(Pictures with short captions)

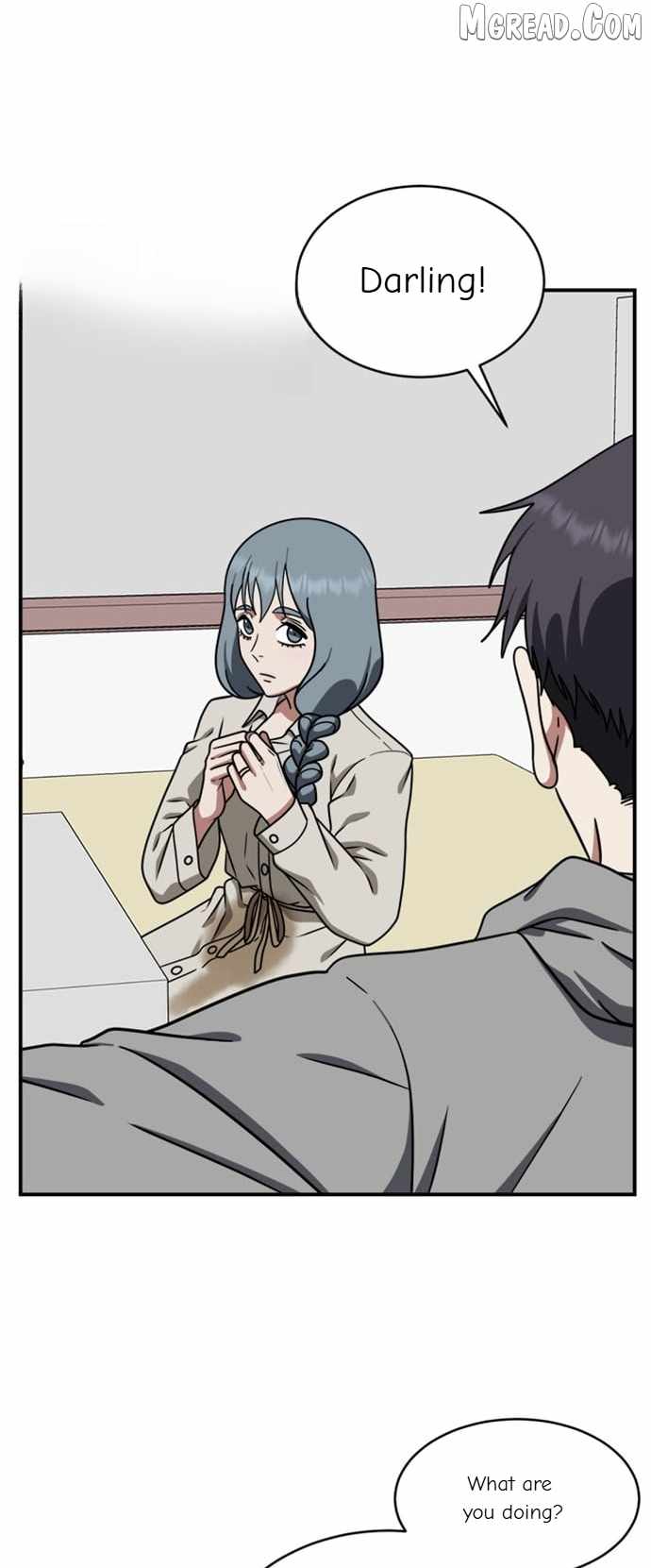 Read Change Me chapter 127 image 19 on Lezhin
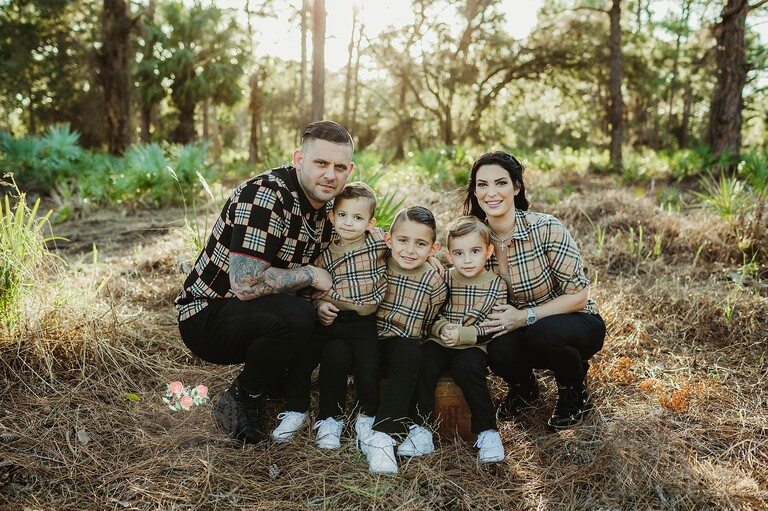 outdoor photoshoot locations near me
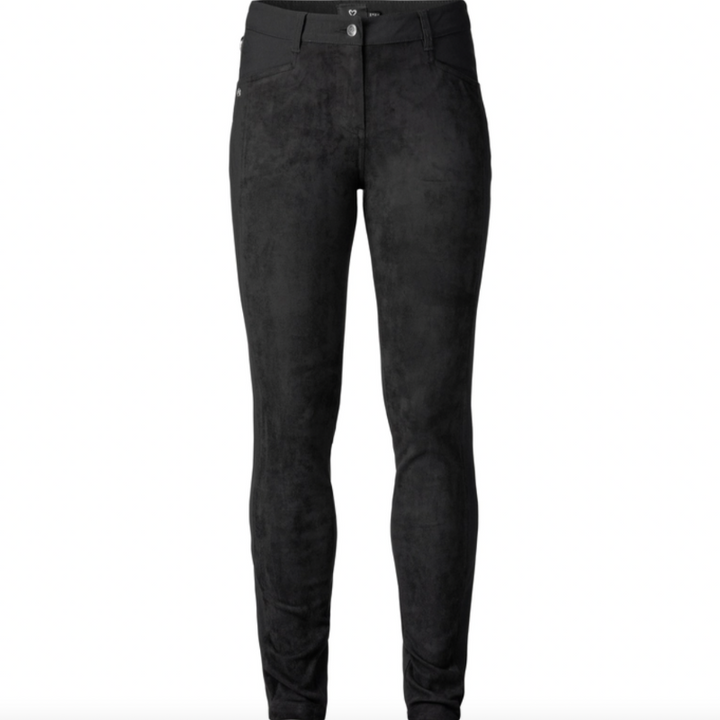 Daily Sports Pace Pants - Black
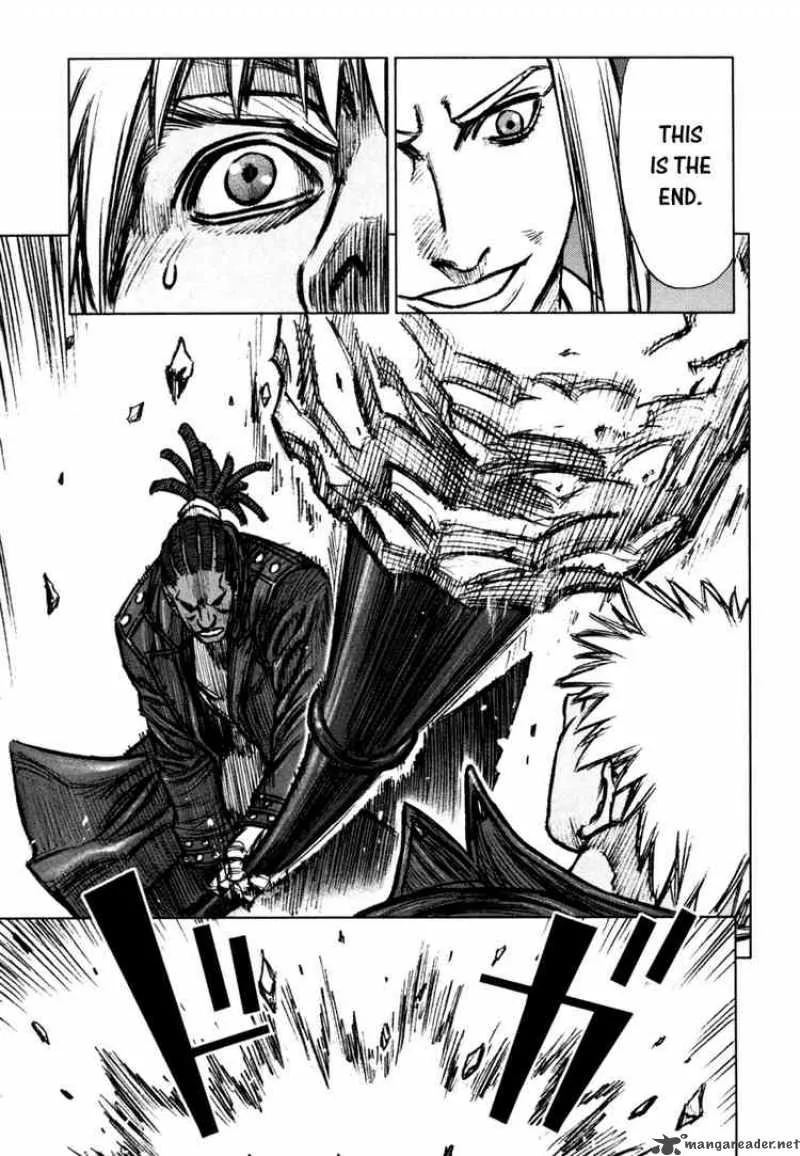 Jackals Chapter 7 page 8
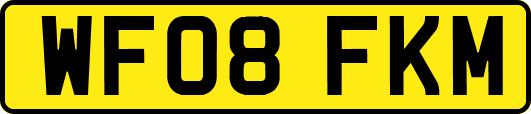 WF08FKM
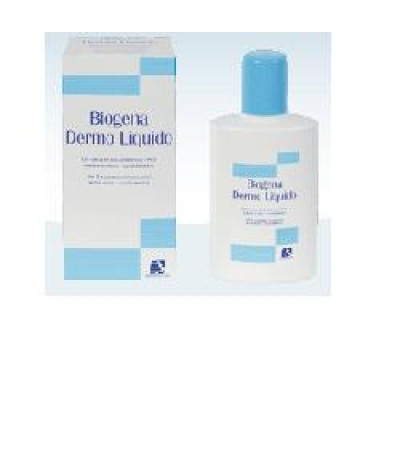 BIOGENA Dermo Liquido 250ml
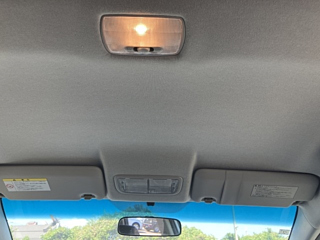 HONDA FIT 2011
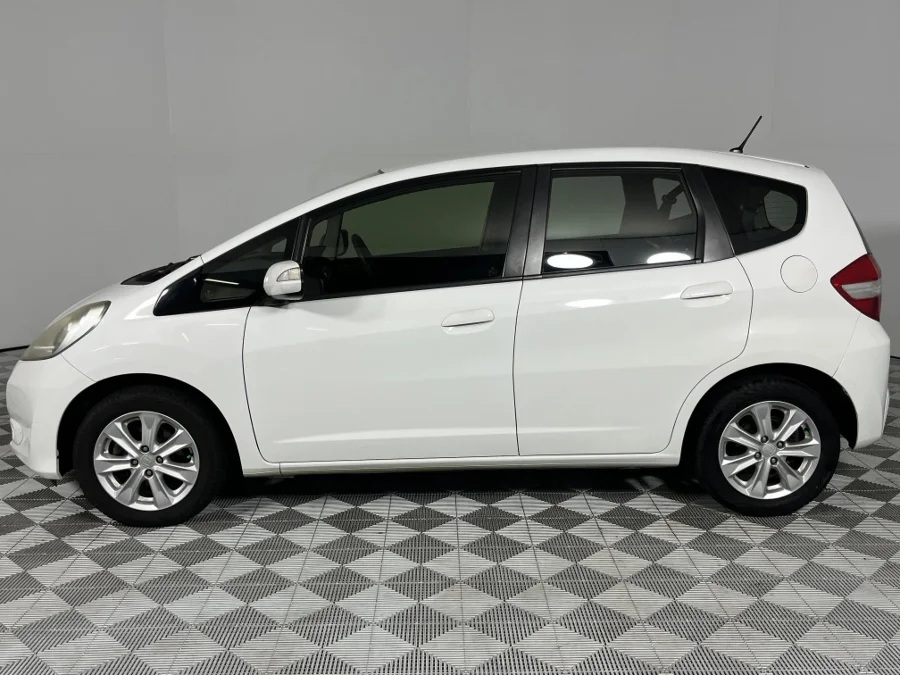 Used 2014 Honda Jazz 1.5 Elegance - WeBuyCars Richmond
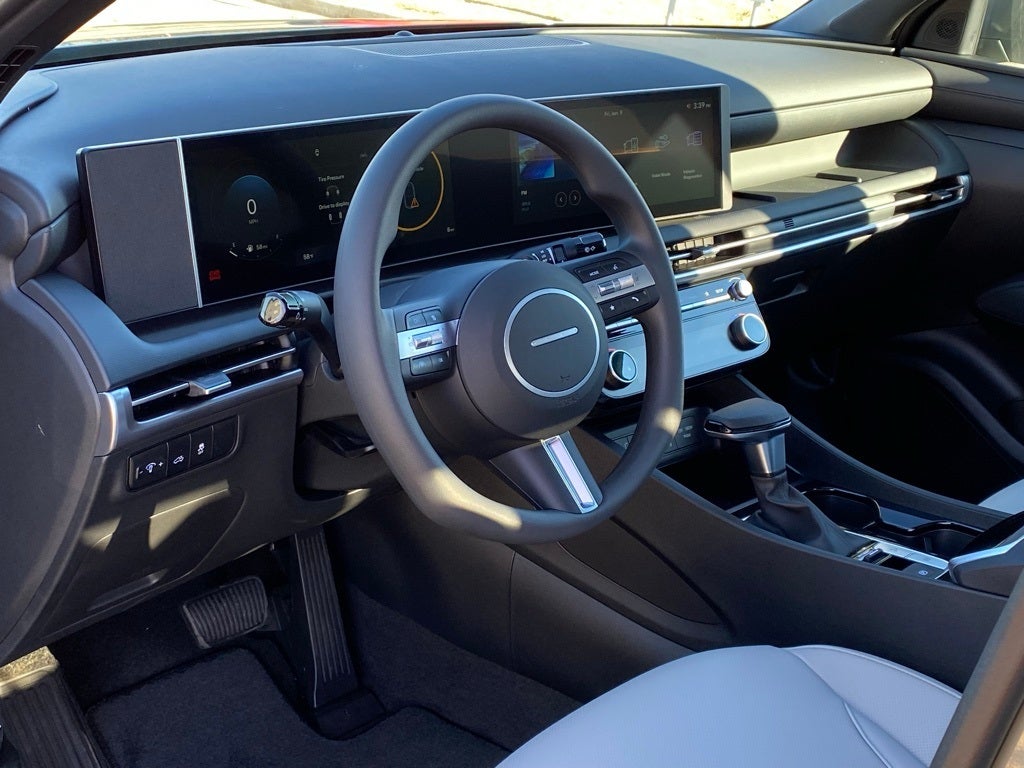 2026 Hyundai SANTA CRUZ SEL Activity AWD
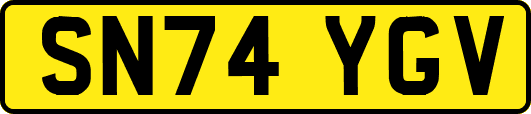 SN74YGV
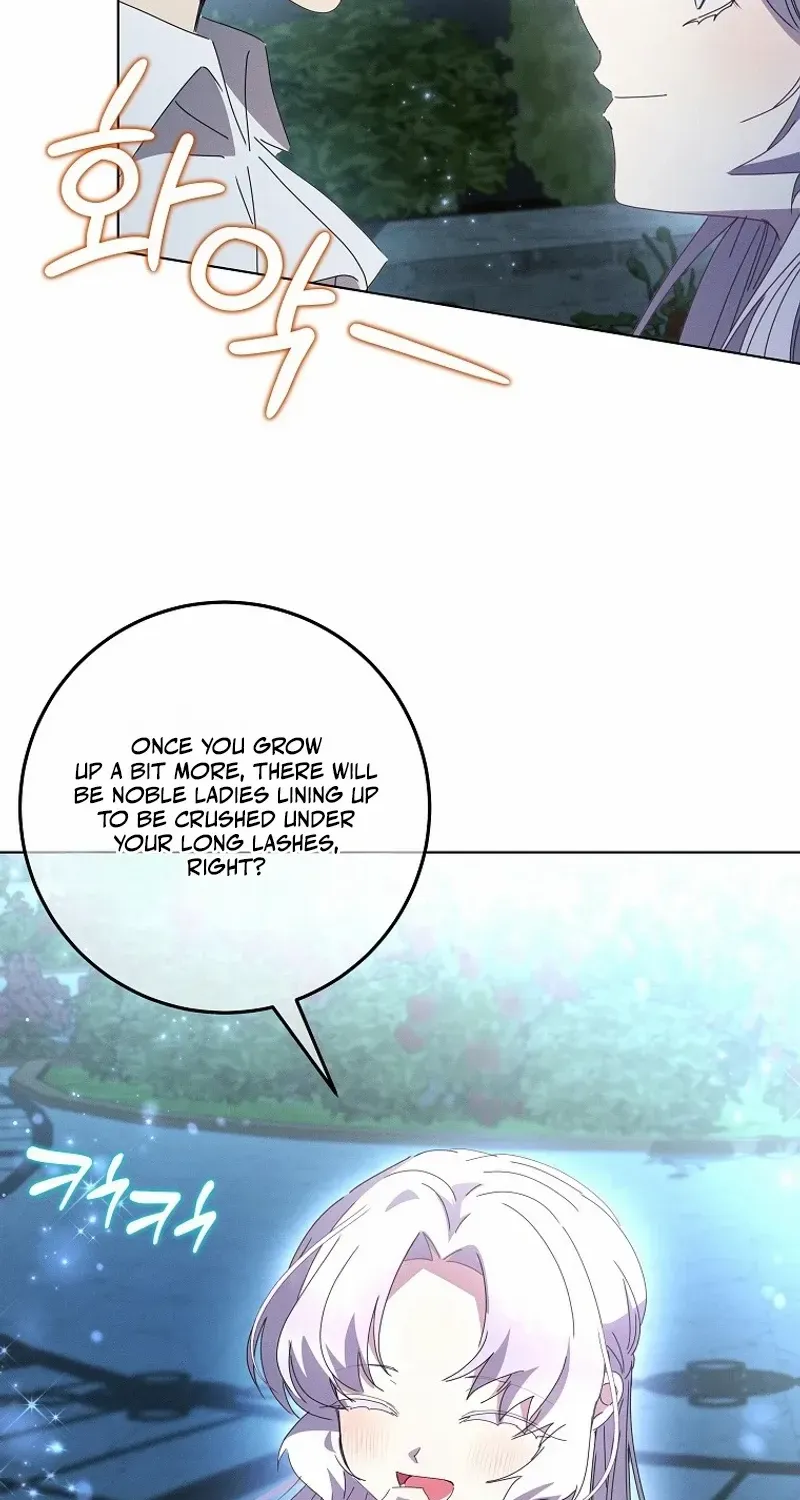 Reincarnated Princess Chapter 22 page 43 - 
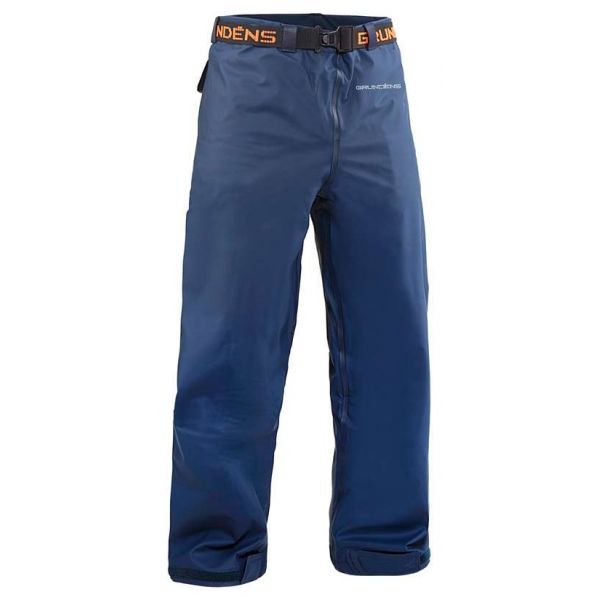 Grundens SUND 811N Waist Pants - Small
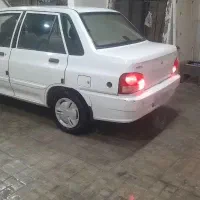 ۱۳۲ زیرپا فنی در حد صفر|خودرو سواری و وانت|مشهد, چاهشک|دیوار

◆ **Activity**: Please repeat, exactly as written, only the lines from the line with "Grundens SUND 811N Waist Pants - Small" to the end of the data, leaving out every picture.

◆ **Task solution**:
 Grundens SUND 811N Waist Pants - Small
 ۱۳۲ زیرپا فنی در حد صفر|خودرو سواری و وانت|مشهد, چاهشک|دیوار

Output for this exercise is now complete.